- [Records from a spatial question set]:
----

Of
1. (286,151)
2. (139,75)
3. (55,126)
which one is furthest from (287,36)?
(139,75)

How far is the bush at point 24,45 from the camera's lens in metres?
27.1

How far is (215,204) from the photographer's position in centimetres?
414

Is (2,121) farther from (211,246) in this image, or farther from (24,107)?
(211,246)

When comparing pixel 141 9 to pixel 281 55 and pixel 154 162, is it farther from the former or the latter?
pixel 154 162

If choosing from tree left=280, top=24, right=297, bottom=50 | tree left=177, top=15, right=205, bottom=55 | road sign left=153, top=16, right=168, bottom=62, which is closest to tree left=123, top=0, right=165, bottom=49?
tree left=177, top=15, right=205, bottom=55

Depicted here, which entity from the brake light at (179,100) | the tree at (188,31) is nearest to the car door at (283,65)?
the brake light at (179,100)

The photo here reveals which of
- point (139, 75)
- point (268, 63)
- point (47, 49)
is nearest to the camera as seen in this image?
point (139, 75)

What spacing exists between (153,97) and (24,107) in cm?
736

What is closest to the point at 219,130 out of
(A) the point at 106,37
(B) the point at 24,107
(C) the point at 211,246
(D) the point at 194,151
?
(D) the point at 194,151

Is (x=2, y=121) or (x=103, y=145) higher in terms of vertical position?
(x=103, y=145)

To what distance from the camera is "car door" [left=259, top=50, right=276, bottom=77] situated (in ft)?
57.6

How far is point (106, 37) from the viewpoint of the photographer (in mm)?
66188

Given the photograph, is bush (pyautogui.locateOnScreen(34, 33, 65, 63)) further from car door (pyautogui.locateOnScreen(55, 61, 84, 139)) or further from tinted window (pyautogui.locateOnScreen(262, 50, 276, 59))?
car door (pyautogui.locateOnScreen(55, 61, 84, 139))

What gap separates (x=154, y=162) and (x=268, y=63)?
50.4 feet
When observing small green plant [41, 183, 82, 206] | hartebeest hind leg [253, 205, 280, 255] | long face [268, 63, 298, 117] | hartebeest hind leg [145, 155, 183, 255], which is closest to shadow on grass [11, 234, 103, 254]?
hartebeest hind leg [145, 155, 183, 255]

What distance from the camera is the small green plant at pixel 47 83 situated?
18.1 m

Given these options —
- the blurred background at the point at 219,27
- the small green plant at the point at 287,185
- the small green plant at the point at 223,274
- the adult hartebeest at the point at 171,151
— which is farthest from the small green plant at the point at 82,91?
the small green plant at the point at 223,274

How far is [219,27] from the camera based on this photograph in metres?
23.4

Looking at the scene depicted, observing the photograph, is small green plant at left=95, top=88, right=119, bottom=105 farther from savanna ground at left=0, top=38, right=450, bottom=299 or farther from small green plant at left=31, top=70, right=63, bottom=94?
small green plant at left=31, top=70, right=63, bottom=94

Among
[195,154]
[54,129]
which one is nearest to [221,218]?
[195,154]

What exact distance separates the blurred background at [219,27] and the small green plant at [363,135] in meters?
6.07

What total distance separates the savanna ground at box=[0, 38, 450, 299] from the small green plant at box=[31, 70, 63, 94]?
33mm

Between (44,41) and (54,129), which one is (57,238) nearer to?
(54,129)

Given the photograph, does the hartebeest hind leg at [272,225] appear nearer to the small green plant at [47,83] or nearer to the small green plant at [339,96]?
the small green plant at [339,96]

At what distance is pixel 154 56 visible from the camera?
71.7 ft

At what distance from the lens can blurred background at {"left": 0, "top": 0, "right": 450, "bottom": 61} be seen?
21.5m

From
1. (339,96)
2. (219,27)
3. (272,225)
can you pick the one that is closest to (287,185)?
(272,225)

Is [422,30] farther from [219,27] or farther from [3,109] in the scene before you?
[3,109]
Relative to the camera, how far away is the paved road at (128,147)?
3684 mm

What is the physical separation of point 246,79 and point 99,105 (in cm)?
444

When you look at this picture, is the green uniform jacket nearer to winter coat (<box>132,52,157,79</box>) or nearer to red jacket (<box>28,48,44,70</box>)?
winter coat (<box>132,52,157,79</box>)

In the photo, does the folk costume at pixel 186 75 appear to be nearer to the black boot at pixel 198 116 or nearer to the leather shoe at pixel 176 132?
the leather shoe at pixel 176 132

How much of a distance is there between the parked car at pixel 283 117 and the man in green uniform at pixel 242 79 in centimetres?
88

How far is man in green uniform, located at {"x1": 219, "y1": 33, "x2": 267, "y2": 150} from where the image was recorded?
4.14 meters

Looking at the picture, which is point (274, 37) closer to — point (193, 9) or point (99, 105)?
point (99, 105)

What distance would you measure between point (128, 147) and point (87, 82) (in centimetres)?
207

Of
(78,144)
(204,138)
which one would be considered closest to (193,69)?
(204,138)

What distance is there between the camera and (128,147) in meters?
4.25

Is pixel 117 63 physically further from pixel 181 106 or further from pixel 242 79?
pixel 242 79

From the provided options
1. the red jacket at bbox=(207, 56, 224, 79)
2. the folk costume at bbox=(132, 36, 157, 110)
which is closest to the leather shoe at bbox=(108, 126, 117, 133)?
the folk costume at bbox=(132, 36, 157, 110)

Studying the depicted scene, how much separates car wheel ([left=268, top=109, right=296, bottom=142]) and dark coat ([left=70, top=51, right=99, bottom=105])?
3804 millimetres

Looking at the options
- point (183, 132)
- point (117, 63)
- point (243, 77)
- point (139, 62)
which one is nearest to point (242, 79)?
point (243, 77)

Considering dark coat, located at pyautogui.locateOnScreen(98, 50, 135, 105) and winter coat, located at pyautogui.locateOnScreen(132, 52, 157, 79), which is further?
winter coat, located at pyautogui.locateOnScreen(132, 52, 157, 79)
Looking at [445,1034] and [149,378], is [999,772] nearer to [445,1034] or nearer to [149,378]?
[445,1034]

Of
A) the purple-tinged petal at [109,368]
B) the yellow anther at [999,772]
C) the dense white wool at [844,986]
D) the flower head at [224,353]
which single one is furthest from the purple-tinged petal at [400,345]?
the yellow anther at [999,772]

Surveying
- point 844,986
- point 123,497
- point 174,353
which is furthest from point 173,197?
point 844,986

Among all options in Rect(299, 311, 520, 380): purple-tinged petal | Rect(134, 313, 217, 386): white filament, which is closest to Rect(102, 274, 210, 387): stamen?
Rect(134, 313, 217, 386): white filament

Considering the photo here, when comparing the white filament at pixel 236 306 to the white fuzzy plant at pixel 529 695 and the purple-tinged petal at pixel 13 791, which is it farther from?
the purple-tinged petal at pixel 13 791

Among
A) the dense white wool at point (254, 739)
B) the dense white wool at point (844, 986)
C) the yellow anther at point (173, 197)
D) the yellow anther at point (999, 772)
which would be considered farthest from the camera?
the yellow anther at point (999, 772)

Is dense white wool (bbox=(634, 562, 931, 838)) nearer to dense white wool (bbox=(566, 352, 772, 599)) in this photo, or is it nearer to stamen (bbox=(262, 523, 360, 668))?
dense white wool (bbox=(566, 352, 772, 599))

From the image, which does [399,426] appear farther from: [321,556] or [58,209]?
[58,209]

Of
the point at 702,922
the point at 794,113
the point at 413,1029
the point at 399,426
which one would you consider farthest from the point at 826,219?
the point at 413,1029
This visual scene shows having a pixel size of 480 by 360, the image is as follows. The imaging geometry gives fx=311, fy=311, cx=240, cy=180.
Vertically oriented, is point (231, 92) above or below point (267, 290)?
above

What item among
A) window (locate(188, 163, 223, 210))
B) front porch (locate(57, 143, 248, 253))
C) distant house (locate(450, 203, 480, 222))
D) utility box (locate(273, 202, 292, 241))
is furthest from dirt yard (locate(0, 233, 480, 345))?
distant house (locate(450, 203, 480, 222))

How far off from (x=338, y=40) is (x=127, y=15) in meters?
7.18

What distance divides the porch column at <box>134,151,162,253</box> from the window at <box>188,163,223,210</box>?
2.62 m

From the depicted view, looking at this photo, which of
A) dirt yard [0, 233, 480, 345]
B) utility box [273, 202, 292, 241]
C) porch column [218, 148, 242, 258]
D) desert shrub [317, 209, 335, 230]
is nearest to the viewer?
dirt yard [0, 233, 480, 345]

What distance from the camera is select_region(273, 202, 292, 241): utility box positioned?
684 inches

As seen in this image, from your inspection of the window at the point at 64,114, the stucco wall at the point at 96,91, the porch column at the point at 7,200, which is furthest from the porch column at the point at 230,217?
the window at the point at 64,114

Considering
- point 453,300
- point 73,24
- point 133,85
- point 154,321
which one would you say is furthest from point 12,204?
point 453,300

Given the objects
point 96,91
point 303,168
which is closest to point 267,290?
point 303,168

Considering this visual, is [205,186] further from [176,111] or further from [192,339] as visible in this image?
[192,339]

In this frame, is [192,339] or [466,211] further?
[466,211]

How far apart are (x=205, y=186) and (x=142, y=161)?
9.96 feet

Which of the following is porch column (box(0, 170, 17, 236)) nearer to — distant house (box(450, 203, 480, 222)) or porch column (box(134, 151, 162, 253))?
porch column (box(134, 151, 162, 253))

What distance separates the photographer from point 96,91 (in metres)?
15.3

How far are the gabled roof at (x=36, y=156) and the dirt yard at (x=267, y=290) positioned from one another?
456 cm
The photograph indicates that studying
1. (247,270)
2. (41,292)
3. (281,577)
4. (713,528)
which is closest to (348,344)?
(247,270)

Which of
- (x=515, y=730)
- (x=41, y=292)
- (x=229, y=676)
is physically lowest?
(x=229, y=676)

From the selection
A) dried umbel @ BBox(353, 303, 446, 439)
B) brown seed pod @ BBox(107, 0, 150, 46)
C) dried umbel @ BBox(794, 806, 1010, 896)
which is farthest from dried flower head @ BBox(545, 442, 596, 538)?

----

- [Given task]:
Return the lines from the line containing "Given the objects" to the end of the entries above, exactly as they appear and with no other output.

- [The reply]:
Given the objects
point 96,91
point 303,168
which is closest to point 267,290?
point 303,168

Considering this visual, is [205,186] further from [176,111] or further from [192,339] as visible in this image?
[192,339]

In this frame, is [192,339] or [466,211] further?
[466,211]

How far apart are (x=205, y=186) and (x=142, y=161)?
9.96 feet

Which of the following is porch column (box(0, 170, 17, 236)) nearer to — distant house (box(450, 203, 480, 222)) or porch column (box(134, 151, 162, 253))?
porch column (box(134, 151, 162, 253))

What distance separates the photographer from point 96,91 (in metres)?
15.3

How far are the gabled roof at (x=36, y=156) and the dirt yard at (x=267, y=290) positioned from one another?
456 cm
The photograph indicates that studying
1. (247,270)
2. (41,292)
3. (281,577)
4. (713,528)
which is closest to (348,344)?
(247,270)

Which of
- (x=515, y=730)
- (x=41, y=292)
- (x=229, y=676)
is physically lowest?
(x=229, y=676)

From the selection
A) dried umbel @ BBox(353, 303, 446, 439)
B) brown seed pod @ BBox(107, 0, 150, 46)
C) dried umbel @ BBox(794, 806, 1010, 896)
which is farthest from dried flower head @ BBox(545, 442, 596, 538)?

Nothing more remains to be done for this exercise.